I'm becoming more and more convinced that Hadoop is going to be its own ecosystem that I must cover as a whole beat unto itself. Call it the Map/Reduce beat, call it the big-data crunching beat. Call it the elephant with its footprints in the butter. But no matter what you call it, companies are generating more data every day, and many of them aren't deriving business intelligence from said data. And that spells opportunity.
This morning, I spoke to Chris Wensel, cofounder of Scale Unlimited. His company specializes in Hadoop training and consulting, and he offered some good insight into how the Hadoop world is expanding. He set me straight on the fact that Hadoop is already its own ecosystem, with numerous related projects making it up: Hbase, Pig, HDFS and all the other things folks have built to expand Hadoop's capabilities.
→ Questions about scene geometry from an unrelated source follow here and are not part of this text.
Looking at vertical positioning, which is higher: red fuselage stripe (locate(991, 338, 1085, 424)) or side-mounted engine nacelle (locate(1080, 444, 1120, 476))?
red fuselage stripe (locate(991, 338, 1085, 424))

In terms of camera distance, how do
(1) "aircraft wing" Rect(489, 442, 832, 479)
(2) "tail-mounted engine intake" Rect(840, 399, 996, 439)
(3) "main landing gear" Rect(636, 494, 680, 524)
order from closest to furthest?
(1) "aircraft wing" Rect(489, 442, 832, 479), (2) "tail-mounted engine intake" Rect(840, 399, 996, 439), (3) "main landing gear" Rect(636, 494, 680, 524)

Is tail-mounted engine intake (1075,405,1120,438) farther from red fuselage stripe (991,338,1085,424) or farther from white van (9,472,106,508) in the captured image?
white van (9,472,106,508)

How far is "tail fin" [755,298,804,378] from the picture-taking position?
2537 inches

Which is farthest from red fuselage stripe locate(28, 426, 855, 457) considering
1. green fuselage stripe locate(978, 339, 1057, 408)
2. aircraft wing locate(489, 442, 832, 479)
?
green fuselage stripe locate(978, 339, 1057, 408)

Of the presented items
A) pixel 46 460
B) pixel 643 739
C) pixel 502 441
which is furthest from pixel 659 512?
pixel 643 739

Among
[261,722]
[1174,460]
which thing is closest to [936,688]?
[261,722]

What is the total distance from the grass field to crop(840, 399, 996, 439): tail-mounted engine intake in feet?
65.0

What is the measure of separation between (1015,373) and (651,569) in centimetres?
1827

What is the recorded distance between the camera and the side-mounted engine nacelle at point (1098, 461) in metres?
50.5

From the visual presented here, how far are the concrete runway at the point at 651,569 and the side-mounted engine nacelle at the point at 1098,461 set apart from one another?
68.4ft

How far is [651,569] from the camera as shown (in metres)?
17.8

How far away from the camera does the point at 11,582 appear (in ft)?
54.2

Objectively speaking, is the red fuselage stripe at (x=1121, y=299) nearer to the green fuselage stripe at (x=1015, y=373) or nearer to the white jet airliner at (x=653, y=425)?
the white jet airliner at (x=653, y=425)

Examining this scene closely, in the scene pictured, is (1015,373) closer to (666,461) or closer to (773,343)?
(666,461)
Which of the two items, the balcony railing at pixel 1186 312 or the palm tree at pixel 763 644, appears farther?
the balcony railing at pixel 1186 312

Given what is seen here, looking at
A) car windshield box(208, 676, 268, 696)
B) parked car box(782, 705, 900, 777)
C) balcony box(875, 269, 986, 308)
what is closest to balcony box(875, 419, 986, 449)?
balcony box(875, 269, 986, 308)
He also pointed out that there is a big gap between what Hadoop can do and what most companies need right now: That is, Hadoop is for big, slow data crunching, and many companies need smaller, faster solutions. That seems to be the expectation of super-startup Aster Data.
Another thing Wensel pointed out to me was the fact that Hadoop should live in your data center. It's all fine and dandy to put up an Amazon instance and fill it with your data, but when you're crunching a petabyte, he said, it's just too expensive. That's why Amazon lets you mail them disks. And that's also why Hadoop should be inside the firewall. Try as we might, a petabyte isn't easy to push anywhere, even inside the network.
So I'll be watching Hadoop like a hawk now that it's on my radar. We'll have lots to talk about, I'm sure, and with companies like Cloudera and semi-quiet startup Stampede, I'm sure there will continue to be innovation around the edges of the project. Of course, the core will continue to evolve too, but third-parties have a way of increasing the visibility and scope of an open-source ecosystem. Let's hope that all these companies can play well together and contribute upstream.